Appeal of the BOARD OF EDUCATION OF THE PLEASANTVILLE UNION FREE SCHOOL DISTRICT from a determination rendered by a hearing panel pursuant to Education Law '3020-a concerning charges against Declan Troy, a tenured teacher.

Decision No. 12,637

(January 23, 1992)

Bacharach, Green & Bass, P.C., attorneys for petitioner, Arnold B. Green, Esq., of counsel

James R. Sandner, Esq., attorney for respondent, Khadijah Mohammed, Esq., of counsel

SOBOL, Commissioner.--Petitioner appeals from the determination of a hearing panel convened pursuant to Education Law '3020-a that found respondent guilty of incompetence, dismissed a charge of insubordination and imposed a penalty of suspension without pay for one year. Petitioner asks that I reverse the panel's decision on the charge of insubordination and authorize termination of respondent's services. The appeal must be sustained in part.

Respondent, Declan Troy, serves in the K-6 tenure area in the Pleasantville Union Free School District, primarily as a sixth grade science teacher. On January 17, 1989, the board of education found probable cause to prefer charges against respondent pursuant to Education Law '3020-a. The first charge alleged incompetence, inefficiency, incapacity to teach and neglect of duty, based on nine specifications. The second charge alleged insubordination, based on seventeen specifications. Respondent requested a hearing which was held on sixteen separate days over a period of fifteen months.

On December 7, 1990, the hearing panel rendered a decision finding respondent guilty of the charge of incompetence, inefficiency, incapacity to teach and neglect of duty and dismissing the charge of insubordination. The panel authorized the board of education to suspend respondent for one year.

The panel's determination of guilt was based on its findings that respondent failed to submit appropriate teaching plans during the 1988-89 school year; demonstrated unsatisfactory teaching effectiveness during the 1986-87, 1987-88 and 1988-89 school years due to poor instructional skills in the presentation of lessons; exhibited poor use of instructional time during the 1987-88 and 1988-89 school years; lacked effective student management techniques from the 1986-87 school year through the 1988-89 school year; and failed to provide differentiated instruction for his students during the same time period.

In reaching its decision, the panel relied, in part, on testimony of respondent's principal that respondent failed to submit lesson plans during the 1988-89 school year that contained appropriate student objectives and reflected appropriate organization of lessons. In addition, the testimony of respondent's principal and two other administrators indicates that respondent continuously failed to elicit feedback from students to ascertain their understanding of lessons, failed to assist students in correcting mistakes, failed to manage classroom participation properly, failed to provide structure in activities and failed to provide differentiated levels of instruction. The record also indicates that respondent made poor use of instructional time by showing an inordinate number of films during his science laboratory class, rather than involving his students in laboratory activities. The record not only indicates that respondent exhibited significant deficiencies as a teacher over a period of three years, but also reveals that respondent was placed on "job targets" - a program implemented in petitioner's district to assist teachers in improving performance in targeted areas. Despite that assistance, which included conferences, written observations, receipt of professional articles regarding methodology, and opportunities to observe other teachers and review sample lesson plans, respondent's teaching effectiveness, classroom management techniques and ability to provide differentiated instruction did not improve.

(PROBLEM A): Decide whether each statement agrees with the appeal decision, answering yes or no and quoting the words that settle it: (i) the hearing took place on sixteen separate days; (ii) the second charge rested on nine specifications; (iii) the respondent showed many films during his science laboratory class.

Short text fragments from websites
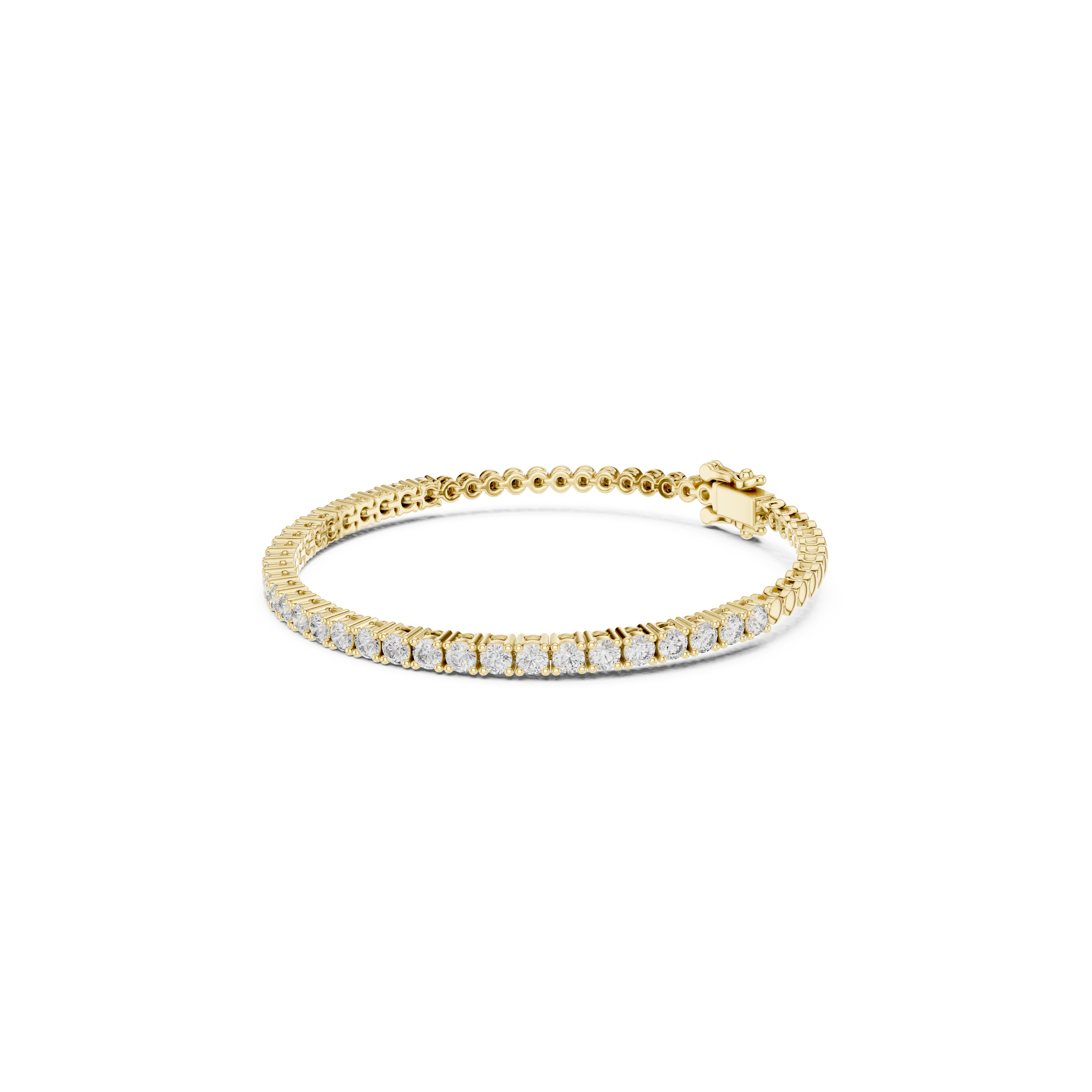 Gold 6Ct Classic Tennis Round Lab Grown Diamond Moana Bracelet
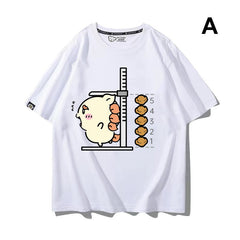 人気キャラ プリント トップス 身長を測る ‌ユニセックス 半袖Ｔシャツ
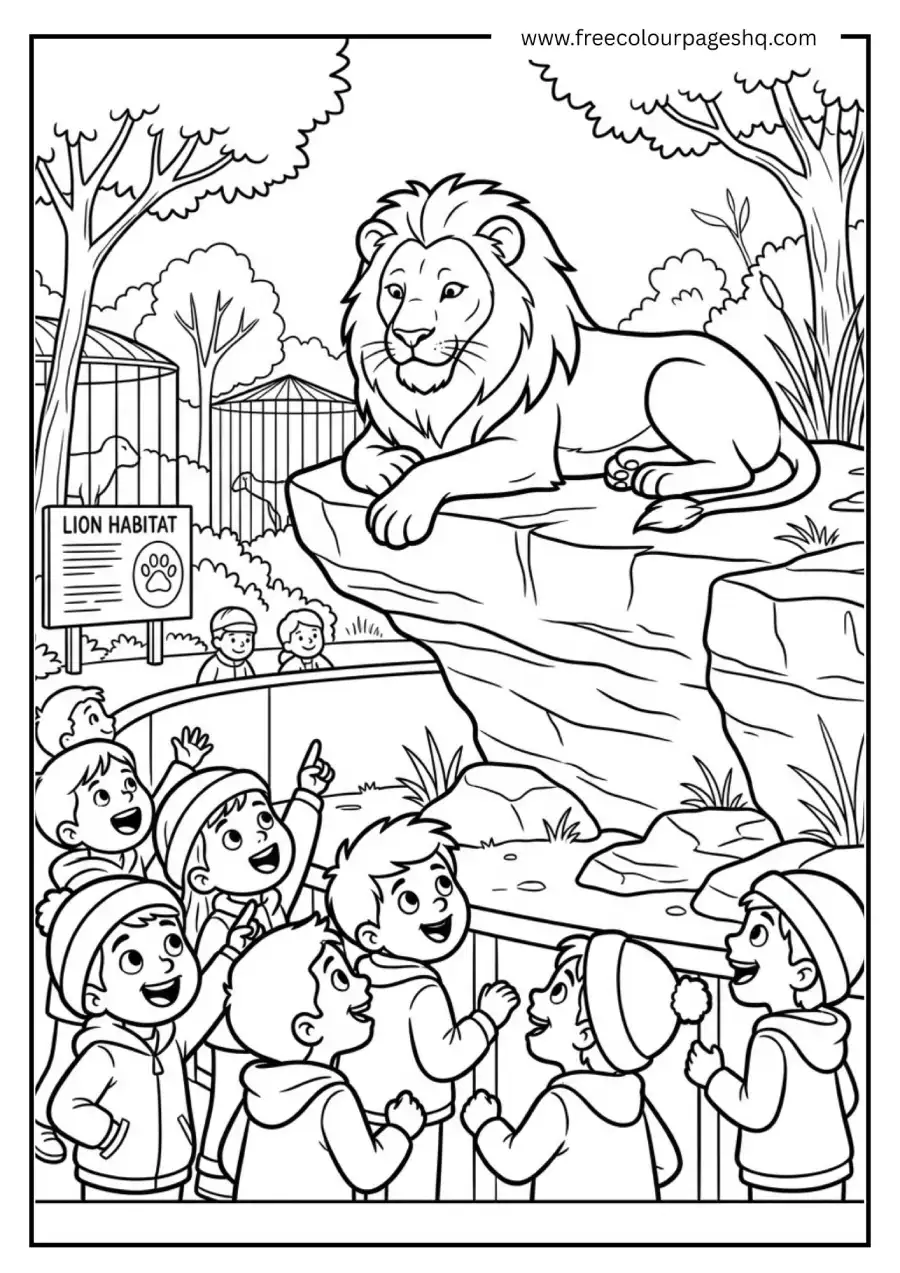 Lion at the Zoo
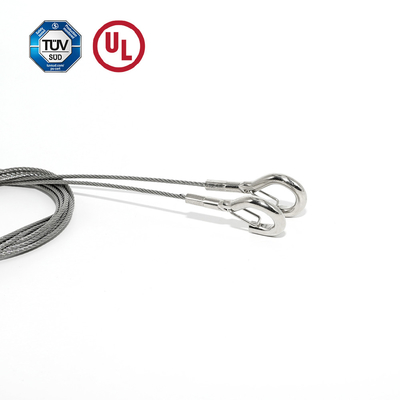 Kit de suspensión de pinzas de cable de gancho ajustable de latón para colgar pintura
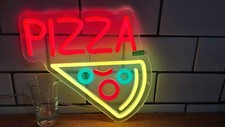 PIZZA Neon Sign, Multi-color Led Neon Lights For Wall, Decor, Media, Food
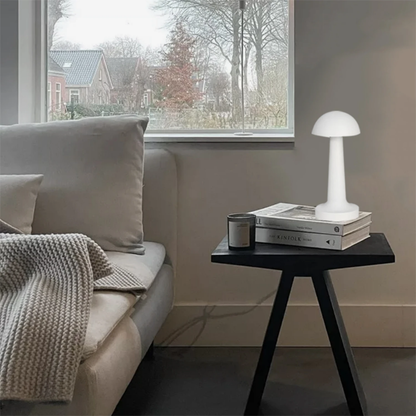 Lampara Led Blanca Modelo Hongo Tactil Recargable con Usb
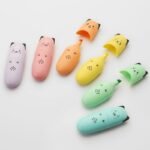 ΣΕΤ ΜΑΡΚΑΔΟΡΟΙ ΥΠΟΓΡΑΜΜΙΣΗΣ ΜΙΝΙ ANIMALS PASTEL 6ΤΕΜ. - Image 2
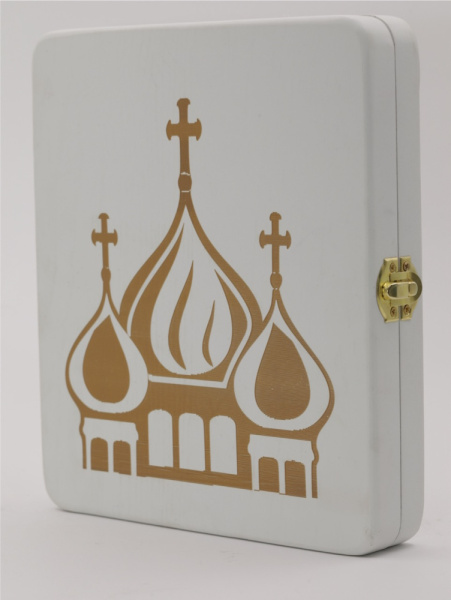 Складень (ERM) 15x18 БЕЛЫЙ вставка металл со стразами (2)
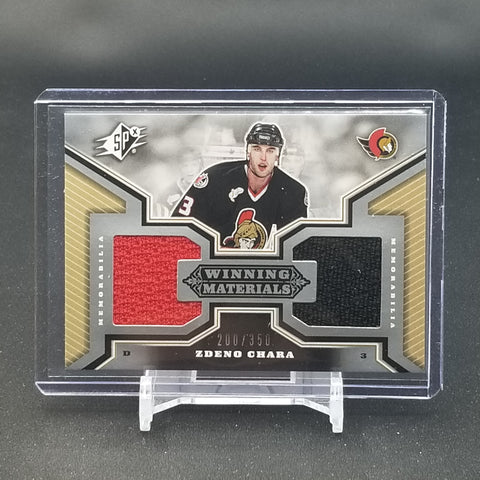 2005 UPPER DECK SPX - WINNING MATERIALS - Z. CHARA - #WM-ZC - #'D/350 - DUAL RELIC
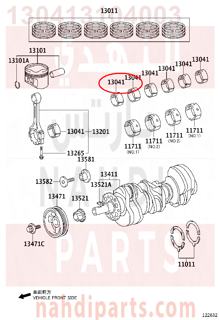 130413104003,BEARING, CONNECTING ROD,سبيكة ذراع بستم 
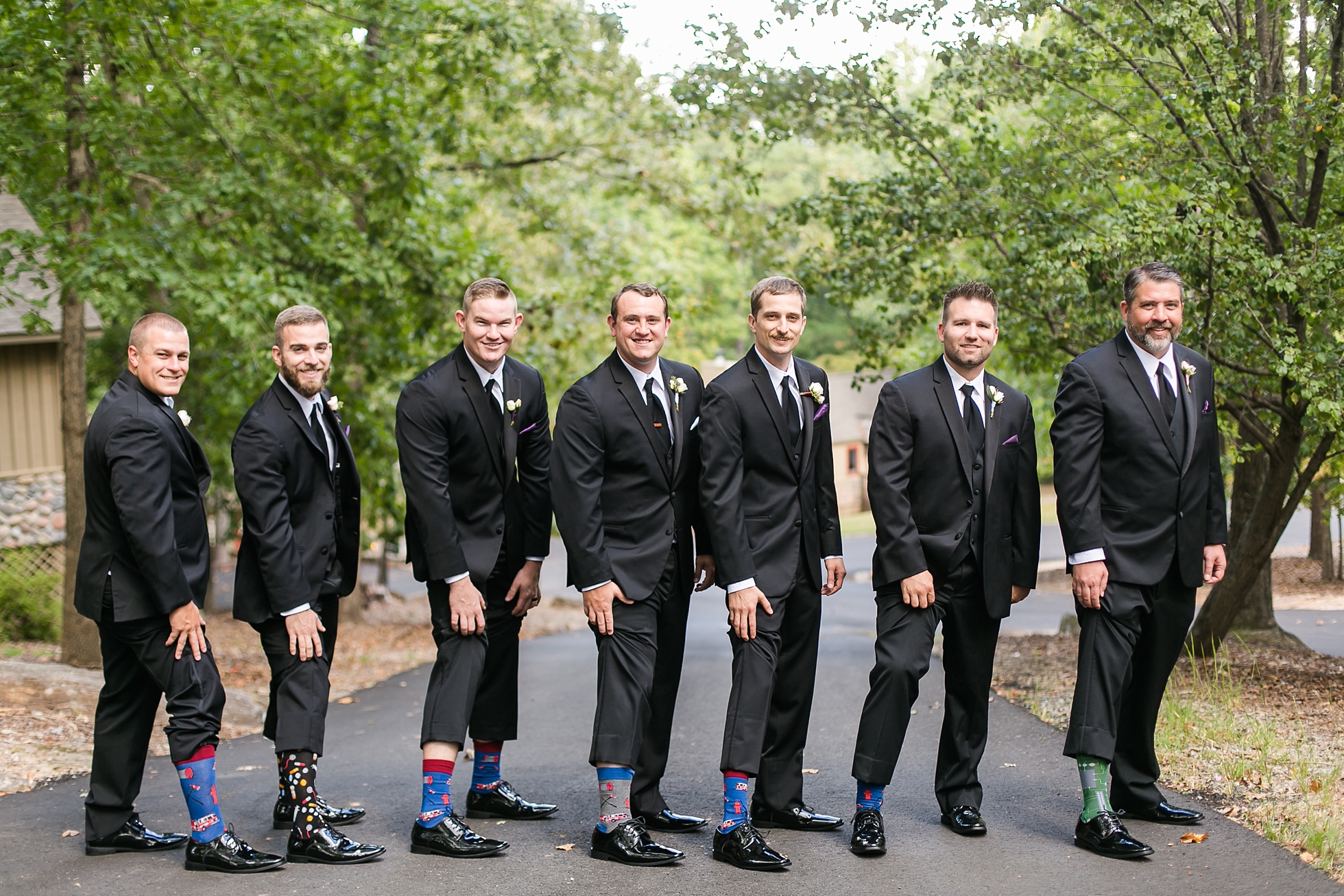 groomsmen socks wedding lake lanier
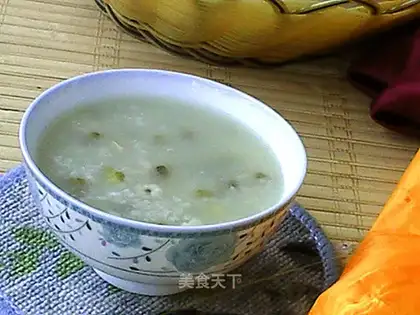 Green bean rice congee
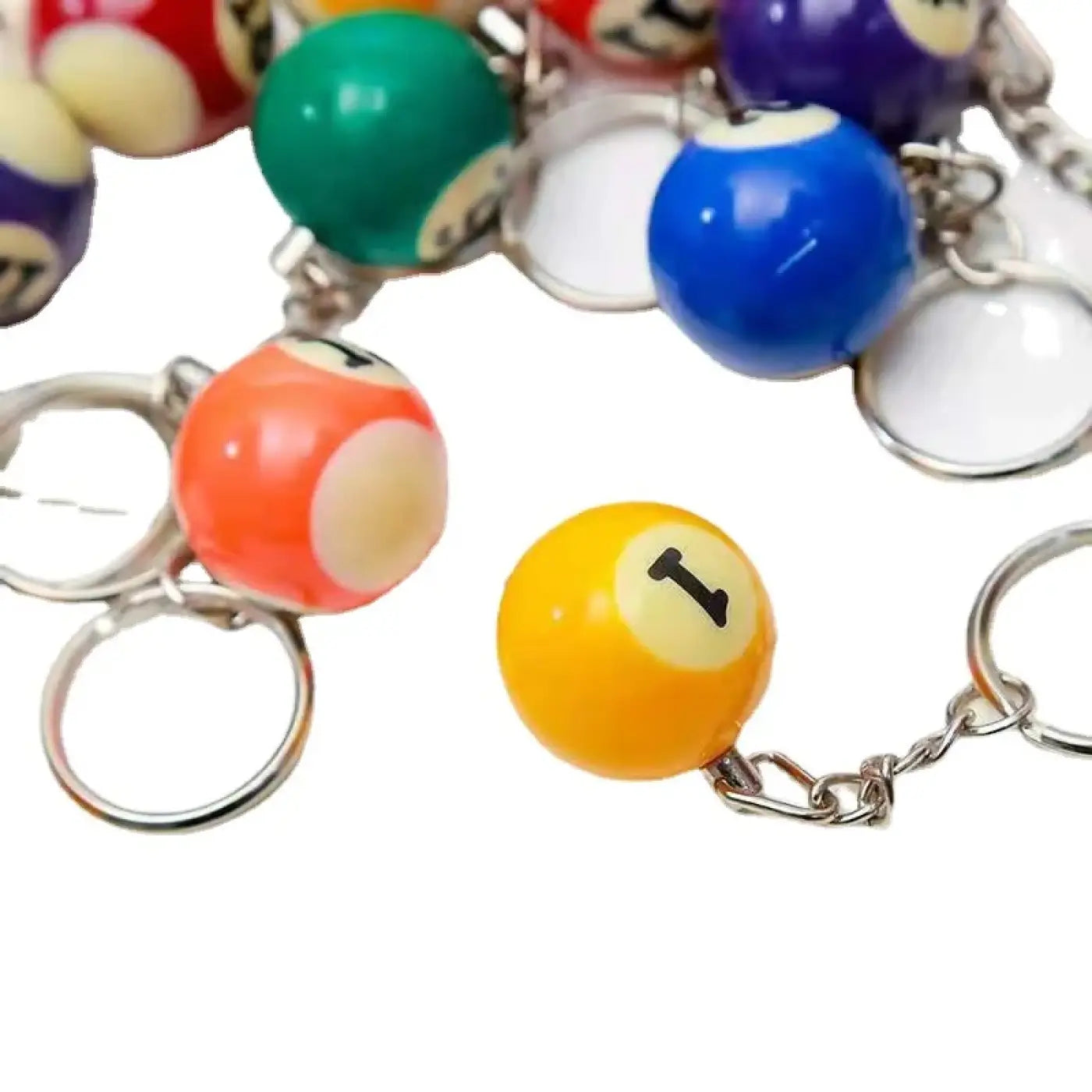 The Ball Depot billard keychains: 32pcs/Set Mini Billiards Shaped Keychains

(PROBLEM B): Format the records as a JSON list of strings with one string per line, starting at the beginning of the records and ending at the line that contains "ΣΕΤ ΜΑΡΚΑΔΟΡΟΙ ΥΠΟΓΡΑΜΜΙΣΗΣ". Leave out the pictures.

(RESPONSE A):
(i) Yes: "Respondent requested a hearing which was held on sixteen separate days over a period of fifteen months."
(ii) No: "The second charge alleged insubordination, based on seventeen specifications."
(iii) Yes: "respondent made poor use of instructional time by showing an inordinate number of films during his science laboratory class"

(RESPONSE B):
[
  " Gold 6Ct Classic Tennis Round Lab Grown Diamond Moana Bracelet",
  " 人気キャラ プリント トップス 身長を測る ‌ユニセックス 半袖Ｔシャツ",
  " Lion at the Zoo",
  " Kit de suspensión de pinzas de cable de gancho ajustable de latón para colgar pintura",
  " PIZZA Neon Sign, Multi-color Led Neon Lights For Wall, Decor, Media, Food",
  " Lampara Led Blanca Modelo Hongo Tactil Recargable con Usb",
  " ΣΕΤ ΜΑΡΚΑΔΟΡΟΙ ΥΠΟΓΡΑΜΜΙΣΗΣ ΜΙΝΙ ANIMALS PASTEL 6ΤΕΜ. - Image 2"
]